#### [Goal of the exercise]
Reproduce all of the records below word for word, leaving the pictures out of your answer.

# start of Extracted information

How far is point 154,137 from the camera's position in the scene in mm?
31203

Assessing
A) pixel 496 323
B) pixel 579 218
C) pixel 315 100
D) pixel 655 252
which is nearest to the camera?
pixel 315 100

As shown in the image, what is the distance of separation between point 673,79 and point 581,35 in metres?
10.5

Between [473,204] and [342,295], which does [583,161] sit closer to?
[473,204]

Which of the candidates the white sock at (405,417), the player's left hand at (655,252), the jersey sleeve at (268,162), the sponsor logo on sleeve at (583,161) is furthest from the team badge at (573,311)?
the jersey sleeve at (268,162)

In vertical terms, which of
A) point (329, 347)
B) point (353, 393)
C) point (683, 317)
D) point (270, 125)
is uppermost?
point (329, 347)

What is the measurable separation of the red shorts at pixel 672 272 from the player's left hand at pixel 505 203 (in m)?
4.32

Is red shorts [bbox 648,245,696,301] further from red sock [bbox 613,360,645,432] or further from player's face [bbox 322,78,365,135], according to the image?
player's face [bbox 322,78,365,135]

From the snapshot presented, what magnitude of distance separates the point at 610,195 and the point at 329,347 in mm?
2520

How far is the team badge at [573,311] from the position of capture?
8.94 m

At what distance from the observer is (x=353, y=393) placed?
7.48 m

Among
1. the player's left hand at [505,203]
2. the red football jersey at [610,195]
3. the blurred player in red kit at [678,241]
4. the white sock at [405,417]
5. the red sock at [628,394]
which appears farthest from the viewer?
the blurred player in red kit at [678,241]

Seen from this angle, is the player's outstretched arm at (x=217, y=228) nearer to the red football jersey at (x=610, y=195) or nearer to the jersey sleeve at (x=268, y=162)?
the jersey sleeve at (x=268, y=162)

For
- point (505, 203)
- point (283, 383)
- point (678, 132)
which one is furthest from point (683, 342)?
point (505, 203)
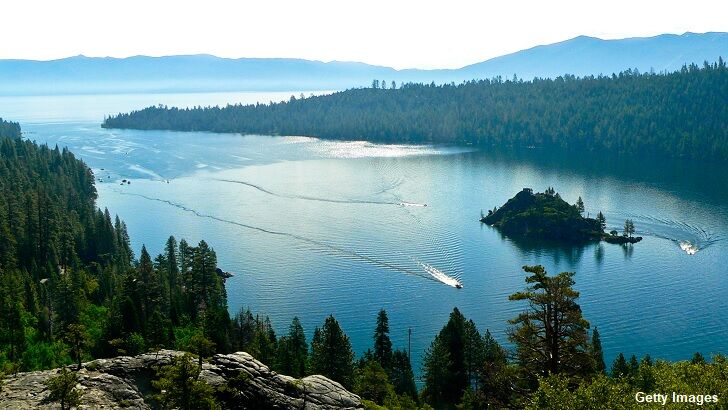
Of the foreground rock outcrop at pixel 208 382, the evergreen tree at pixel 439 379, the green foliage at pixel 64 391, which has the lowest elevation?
the evergreen tree at pixel 439 379

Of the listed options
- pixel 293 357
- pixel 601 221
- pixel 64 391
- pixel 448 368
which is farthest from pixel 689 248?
pixel 64 391

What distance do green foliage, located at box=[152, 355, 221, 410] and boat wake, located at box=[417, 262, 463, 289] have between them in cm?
5815

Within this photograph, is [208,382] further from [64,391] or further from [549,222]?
[549,222]

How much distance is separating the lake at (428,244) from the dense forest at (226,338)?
7.44m

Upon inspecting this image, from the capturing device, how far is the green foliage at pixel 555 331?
31859 millimetres

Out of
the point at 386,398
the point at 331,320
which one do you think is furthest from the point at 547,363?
the point at 331,320

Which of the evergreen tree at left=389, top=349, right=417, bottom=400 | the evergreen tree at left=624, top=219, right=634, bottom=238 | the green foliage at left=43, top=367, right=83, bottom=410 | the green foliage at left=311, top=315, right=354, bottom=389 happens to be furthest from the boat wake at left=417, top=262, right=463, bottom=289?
the green foliage at left=43, top=367, right=83, bottom=410

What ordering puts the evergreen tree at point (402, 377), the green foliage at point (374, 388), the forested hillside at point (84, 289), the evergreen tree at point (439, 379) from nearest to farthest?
1. the green foliage at point (374, 388)
2. the evergreen tree at point (402, 377)
3. the evergreen tree at point (439, 379)
4. the forested hillside at point (84, 289)

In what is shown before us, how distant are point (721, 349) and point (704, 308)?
1107 cm

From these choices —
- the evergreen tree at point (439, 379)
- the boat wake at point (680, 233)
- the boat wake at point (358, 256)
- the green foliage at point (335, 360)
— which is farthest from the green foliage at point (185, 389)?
the boat wake at point (680, 233)

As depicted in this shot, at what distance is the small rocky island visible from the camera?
109m

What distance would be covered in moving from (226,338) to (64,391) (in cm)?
3092

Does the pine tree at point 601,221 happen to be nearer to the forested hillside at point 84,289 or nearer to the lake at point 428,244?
the lake at point 428,244

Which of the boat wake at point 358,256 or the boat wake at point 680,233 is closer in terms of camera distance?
the boat wake at point 358,256
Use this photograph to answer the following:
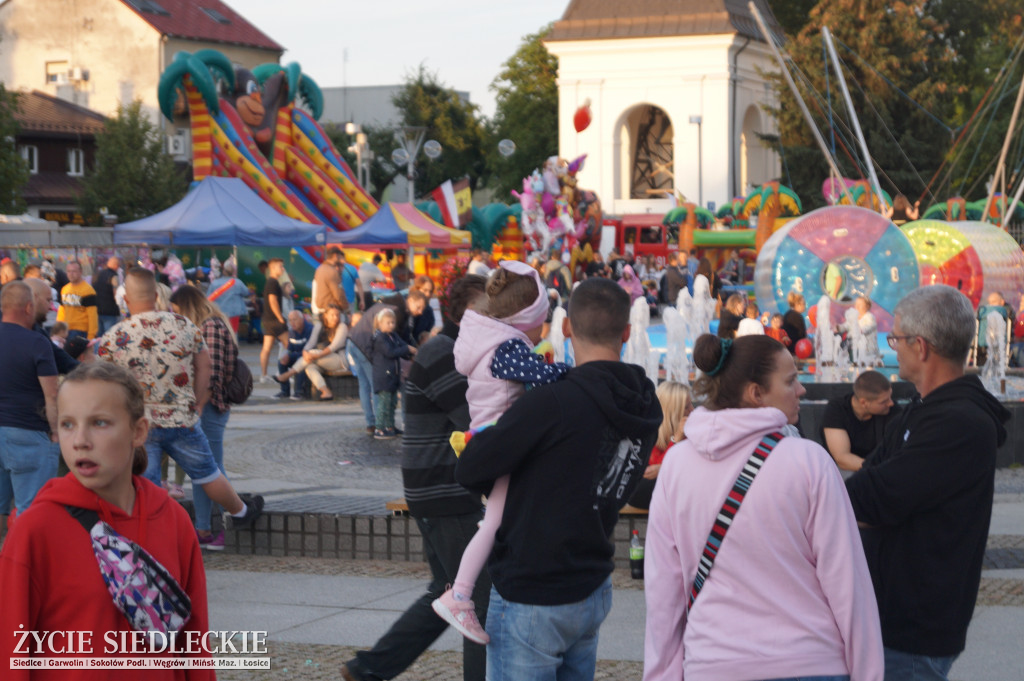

# end of Extracted information

#### [Answer to this exercise]
How far is point 154,137 from the camera's position in the scene in mm?
31203

Assessing
A) pixel 496 323
B) pixel 579 218
C) pixel 315 100
D) pixel 655 252
which is nearest to the camera?
pixel 315 100

As shown in the image, what is the distance of separation between point 673,79 and point 581,35 in metres?
10.5

Between [473,204] and [342,295], which does [583,161] sit closer to?
[473,204]

Which of the candidates the white sock at (405,417), the player's left hand at (655,252), the jersey sleeve at (268,162), the sponsor logo on sleeve at (583,161) is furthest from the team badge at (573,311)?
the jersey sleeve at (268,162)

In vertical terms, which of
A) point (329, 347)
B) point (353, 393)
C) point (683, 317)
D) point (270, 125)
is uppermost?
point (329, 347)

What is the measurable separation of the red shorts at pixel 672 272 from the player's left hand at pixel 505 203 (in m)?
4.32

Is red shorts [bbox 648,245,696,301] further from red sock [bbox 613,360,645,432] or further from player's face [bbox 322,78,365,135], according to the image?
player's face [bbox 322,78,365,135]

From the snapshot presented, what magnitude of distance separates the point at 610,195 and the point at 329,347 in mm?
2520

How far is the team badge at [573,311] from the position of capture?
8.94 m

At what distance from the observer is (x=353, y=393) placed?
7.48 m

Among
1. the player's left hand at [505,203]
2. the red football jersey at [610,195]
3. the blurred player in red kit at [678,241]
4. the white sock at [405,417]
5. the red sock at [628,394]
which appears farthest from the viewer?
the blurred player in red kit at [678,241]

Seen from this angle, is the player's outstretched arm at (x=217, y=228) nearer to the red football jersey at (x=610, y=195) or nearer to the jersey sleeve at (x=268, y=162)?
the jersey sleeve at (x=268, y=162)

For
- point (505, 203)
- point (283, 383)
- point (678, 132)
which one is furthest from point (683, 342)?
point (505, 203)
Of the foreground rock outcrop at pixel 208 382, the evergreen tree at pixel 439 379, the green foliage at pixel 64 391, which has the lowest elevation?
the evergreen tree at pixel 439 379

Of the listed options
- pixel 293 357
- pixel 601 221
- pixel 64 391
- pixel 448 368
which is farthest from pixel 689 248?
pixel 64 391

What distance do green foliage, located at box=[152, 355, 221, 410] and boat wake, located at box=[417, 262, 463, 289] have between them in cm?
5815

Within this photograph, is [208,382] further from [64,391] or further from [549,222]?
[549,222]

How much distance is separating the lake at (428,244) from the dense forest at (226,338)?
7.44m

Upon inspecting this image, from the capturing device, how far is the green foliage at pixel 555 331?
31859 millimetres

Out of
the point at 386,398
the point at 331,320
which one do you think is furthest from the point at 547,363?
the point at 331,320

Which of the evergreen tree at left=389, top=349, right=417, bottom=400 | the evergreen tree at left=624, top=219, right=634, bottom=238 | the green foliage at left=43, top=367, right=83, bottom=410 | the green foliage at left=311, top=315, right=354, bottom=389 happens to be furthest from the boat wake at left=417, top=262, right=463, bottom=289?
the green foliage at left=43, top=367, right=83, bottom=410

What ordering puts the evergreen tree at point (402, 377), the green foliage at point (374, 388), the forested hillside at point (84, 289), the evergreen tree at point (439, 379) from nearest to farthest?
1. the green foliage at point (374, 388)
2. the evergreen tree at point (402, 377)
3. the evergreen tree at point (439, 379)
4. the forested hillside at point (84, 289)

In what is shown before us, how distant are point (721, 349) and point (704, 308)?
1107 cm

From these choices —
- the evergreen tree at point (439, 379)
- the boat wake at point (680, 233)
- the boat wake at point (358, 256)
- the green foliage at point (335, 360)
— which is farthest from the green foliage at point (185, 389)?
the boat wake at point (680, 233)

As depicted in this shot, at what distance is the small rocky island visible from the camera?
109m

What distance would be covered in moving from (226,338) to (64,391) (in cm)?
3092

Does the pine tree at point 601,221 happen to be nearer to the forested hillside at point 84,289 or nearer to the lake at point 428,244?
the lake at point 428,244

Which of the boat wake at point 358,256 or the boat wake at point 680,233 is closer in terms of camera distance?
the boat wake at point 358,256
Use this photograph to answer the following:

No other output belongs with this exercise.